What to produce: Pictures stay out of the copy. Retype exactly the lines below from the one with "Молодежка ОНФ провела" through the one with "ZMI 휴대용 핸드 선풍기".

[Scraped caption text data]
----------------------------------------
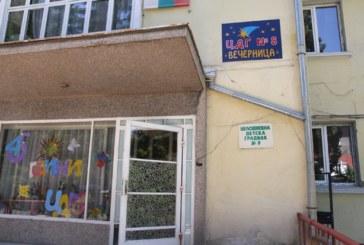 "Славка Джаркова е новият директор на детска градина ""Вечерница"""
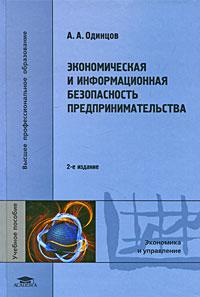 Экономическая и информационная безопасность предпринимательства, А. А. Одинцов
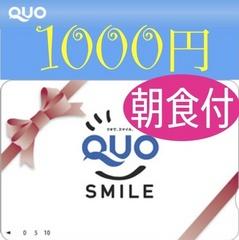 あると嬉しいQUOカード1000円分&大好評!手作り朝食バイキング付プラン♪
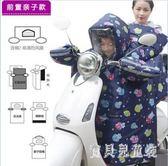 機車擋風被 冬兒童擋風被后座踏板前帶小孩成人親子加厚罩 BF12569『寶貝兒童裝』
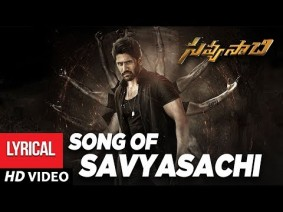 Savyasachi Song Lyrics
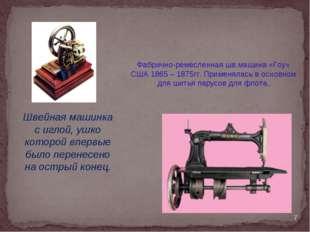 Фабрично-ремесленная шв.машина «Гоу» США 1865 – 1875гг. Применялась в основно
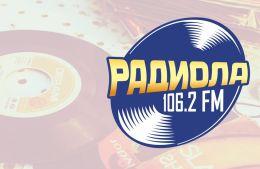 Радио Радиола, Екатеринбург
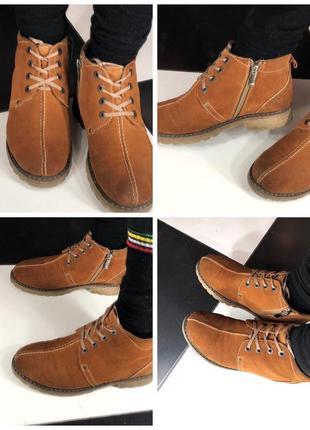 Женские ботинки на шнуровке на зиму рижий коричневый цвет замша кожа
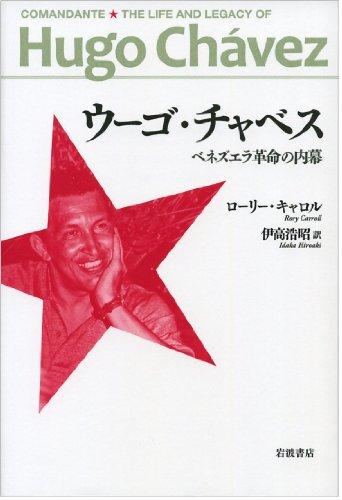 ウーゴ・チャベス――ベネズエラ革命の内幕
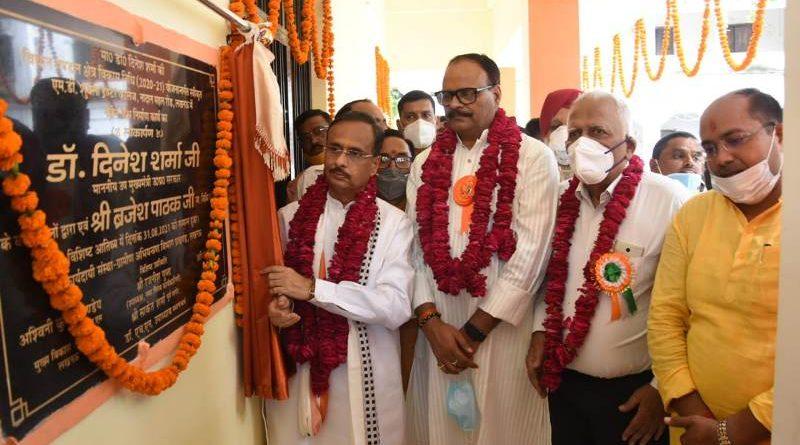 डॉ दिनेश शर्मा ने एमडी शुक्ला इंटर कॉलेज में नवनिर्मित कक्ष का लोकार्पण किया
----------------------------------------
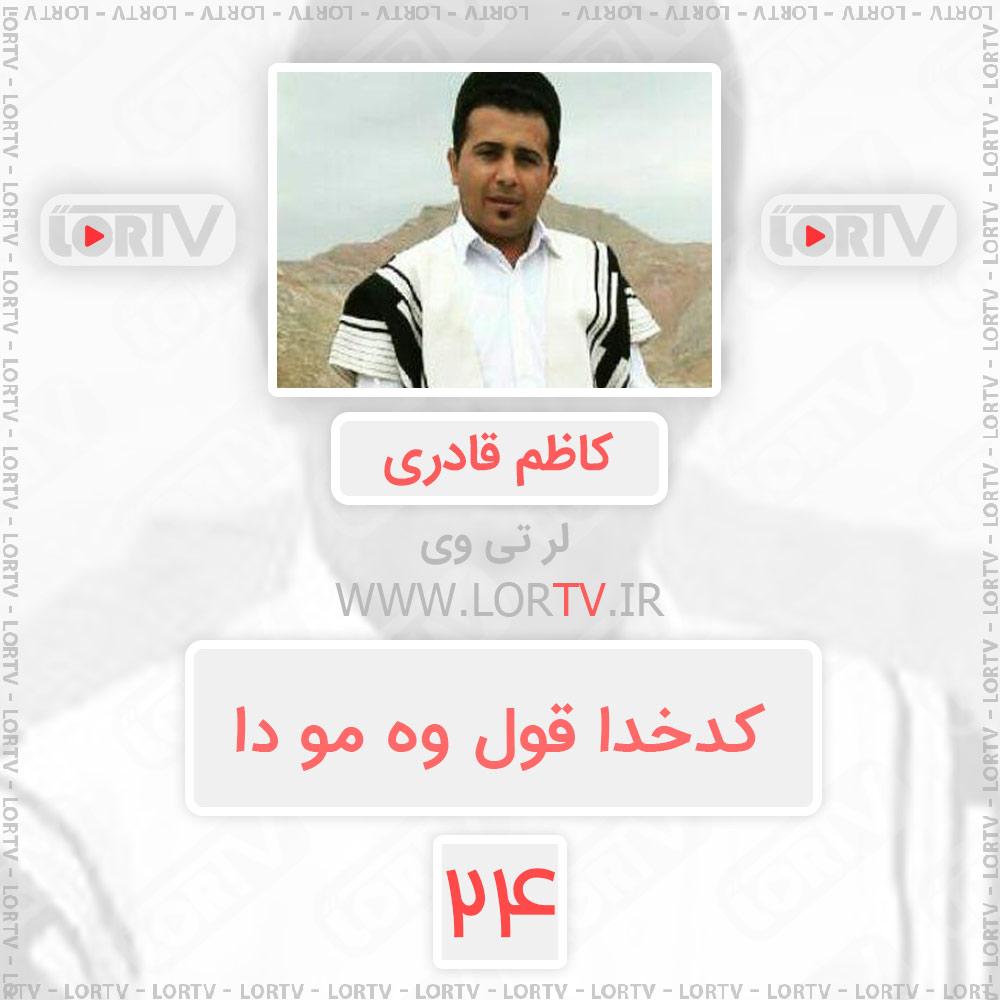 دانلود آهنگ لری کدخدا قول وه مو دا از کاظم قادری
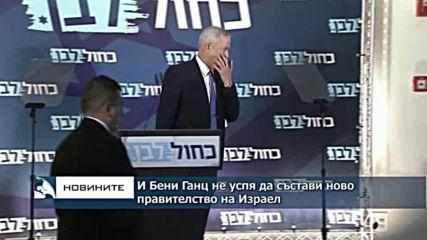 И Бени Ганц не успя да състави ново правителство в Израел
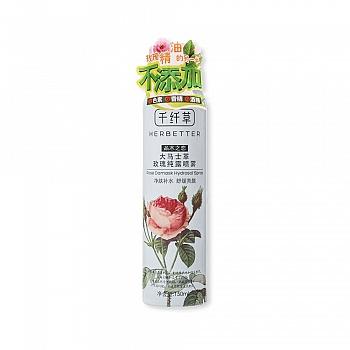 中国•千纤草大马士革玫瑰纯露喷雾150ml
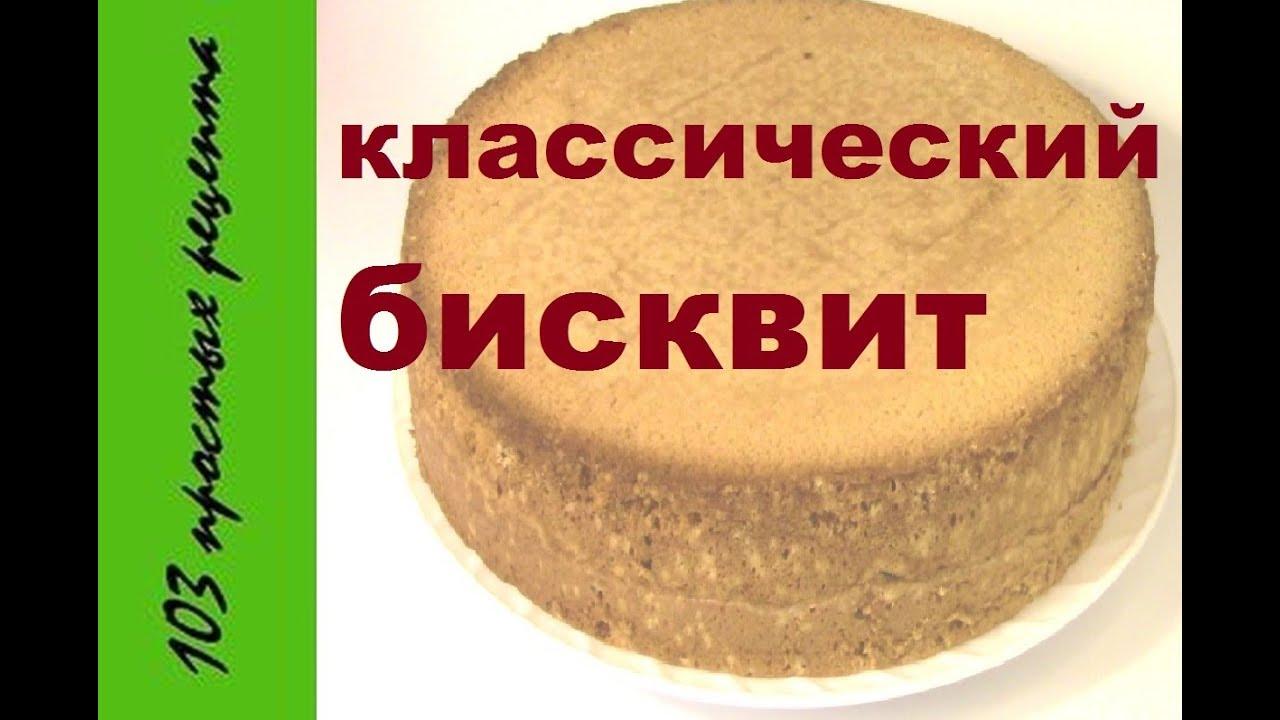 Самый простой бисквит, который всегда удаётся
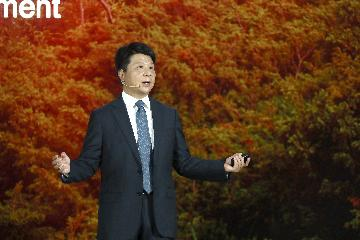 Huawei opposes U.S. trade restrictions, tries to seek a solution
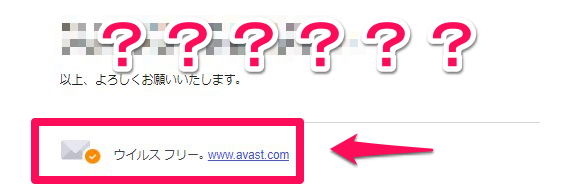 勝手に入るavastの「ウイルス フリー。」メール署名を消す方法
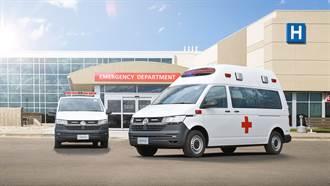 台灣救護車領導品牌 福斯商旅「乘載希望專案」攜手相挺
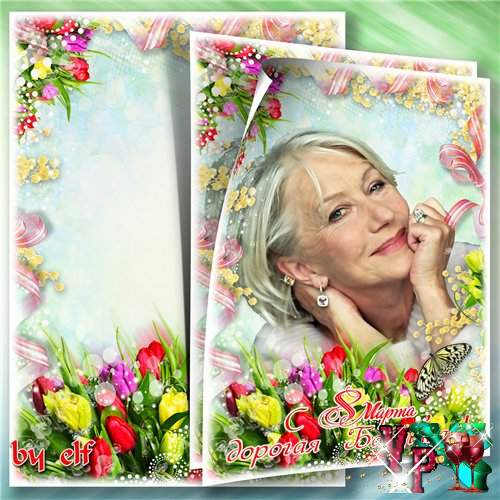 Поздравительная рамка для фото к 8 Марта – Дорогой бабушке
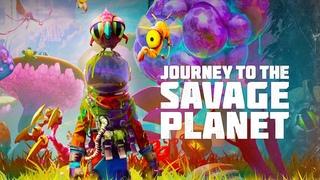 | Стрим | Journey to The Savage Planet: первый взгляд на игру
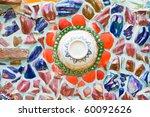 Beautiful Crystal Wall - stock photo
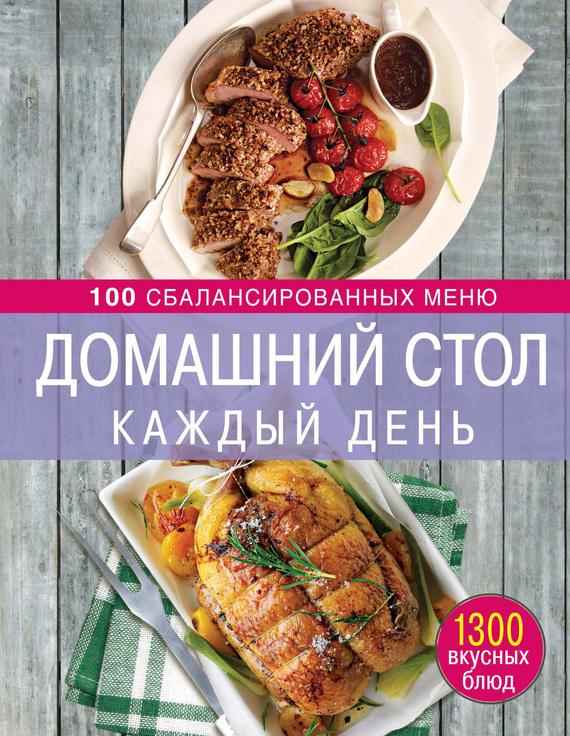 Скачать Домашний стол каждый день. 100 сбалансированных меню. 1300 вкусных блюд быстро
----------------------------------------
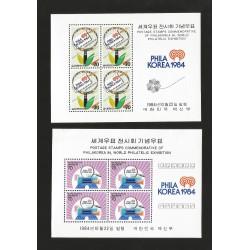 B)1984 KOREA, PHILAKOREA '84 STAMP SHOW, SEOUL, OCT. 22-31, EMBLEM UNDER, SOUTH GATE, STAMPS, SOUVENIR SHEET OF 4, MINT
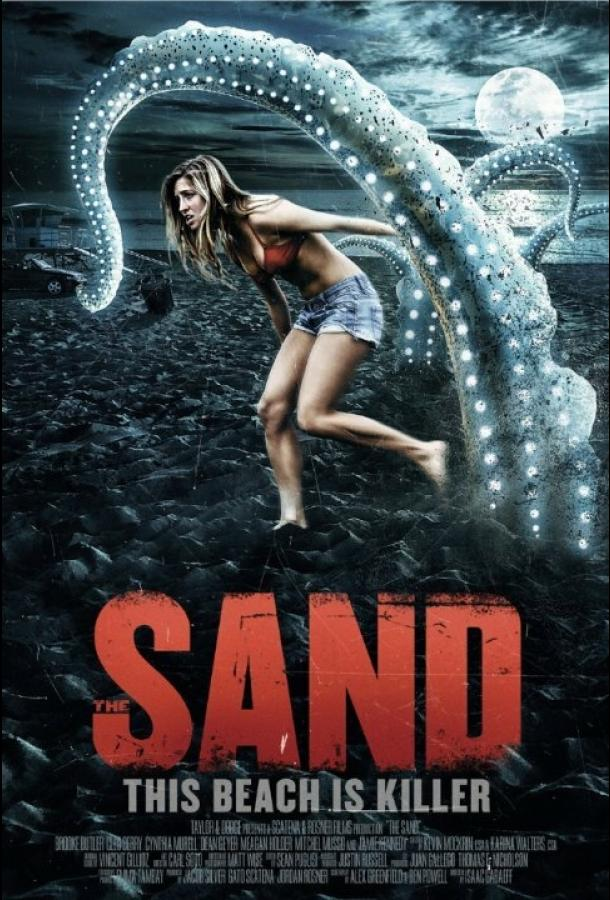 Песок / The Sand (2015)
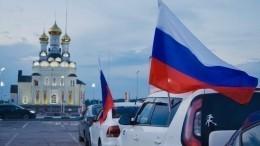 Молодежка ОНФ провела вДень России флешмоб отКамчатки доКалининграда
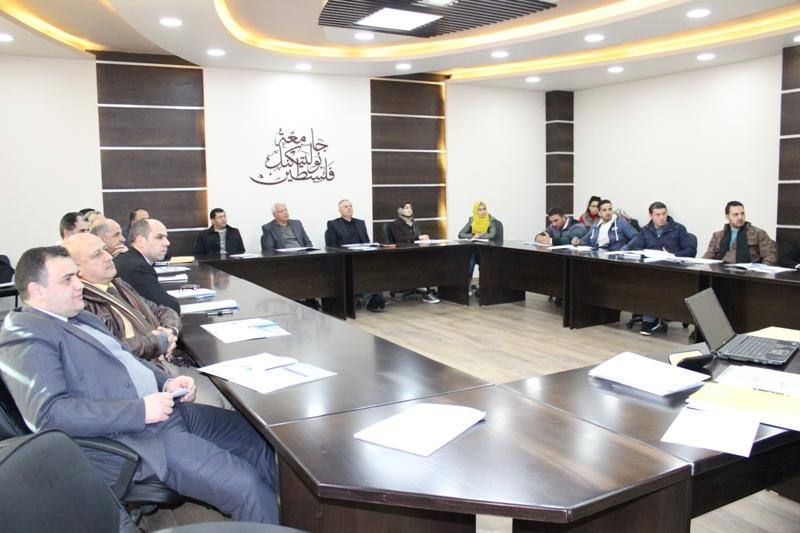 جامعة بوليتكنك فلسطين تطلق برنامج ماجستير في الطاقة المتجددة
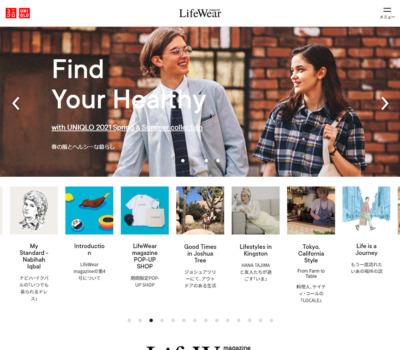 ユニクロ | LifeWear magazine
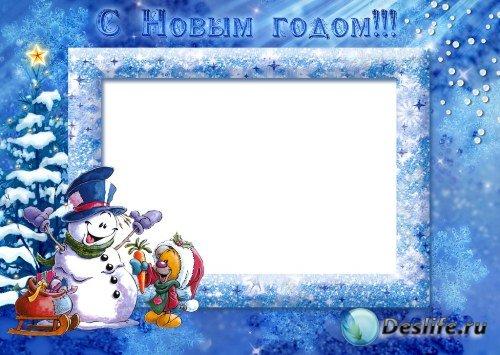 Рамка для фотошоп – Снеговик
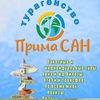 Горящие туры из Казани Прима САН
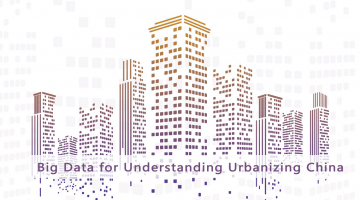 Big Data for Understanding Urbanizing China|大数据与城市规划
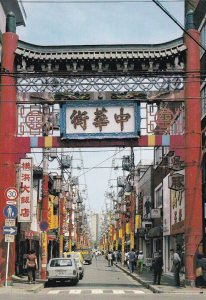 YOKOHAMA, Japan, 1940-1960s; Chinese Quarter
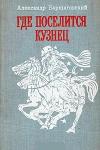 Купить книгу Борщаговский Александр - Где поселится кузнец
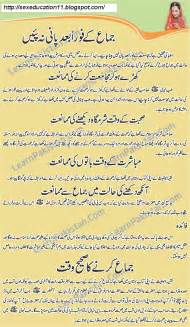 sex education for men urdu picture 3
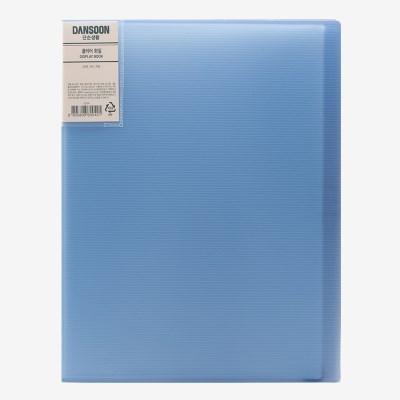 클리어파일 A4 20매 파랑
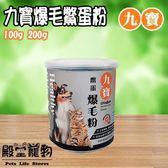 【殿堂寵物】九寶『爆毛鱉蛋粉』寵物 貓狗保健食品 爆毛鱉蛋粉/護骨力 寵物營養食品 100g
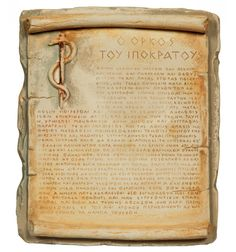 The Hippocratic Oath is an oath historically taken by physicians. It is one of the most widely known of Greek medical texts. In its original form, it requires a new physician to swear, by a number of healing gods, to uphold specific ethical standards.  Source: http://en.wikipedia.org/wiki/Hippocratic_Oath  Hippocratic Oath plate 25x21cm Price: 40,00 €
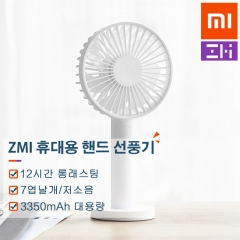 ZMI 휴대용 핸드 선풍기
----------------------------------------
Exercise response:
 Молодежка ОНФ провела вДень России флешмоб отКамчатки доКалининграда
 جامعة بوليتكنك فلسطين تطلق برنامج ماجستير في الطاقة المتجددة
 ユニクロ | LifeWear magazine
 Рамка для фотошоп – Снеговик
 Горящие туры из Казани Прима САН
 Big Data for Understanding Urbanizing China|大数据与城市规划
 YOKOHAMA, Japan, 1940-1960s; Chinese Quarter
 Купить книгу Борщаговский Александр - Где поселится кузнец
 sex education for men urdu picture 3
 클리어파일 A4 20매 파랑
 【殿堂寵物】九寶『爆毛鱉蛋粉』寵物 貓狗保健食品 爆毛鱉蛋粉/護骨力 寵物營養食品 100g
 The Hippocratic Oath is an oath historically taken by physicians. It is one of the most widely known of Greek medical texts. In its original form, it requires a new physician to swear, by a number of healing gods, to uphold specific ethical standards.  Source: http://en.wikipedia.org/wiki/Hippocratic_Oath  Hippocratic Oath plate 25x21cm Price: 40,00 €
 ZMI 휴대용 핸드 선풍기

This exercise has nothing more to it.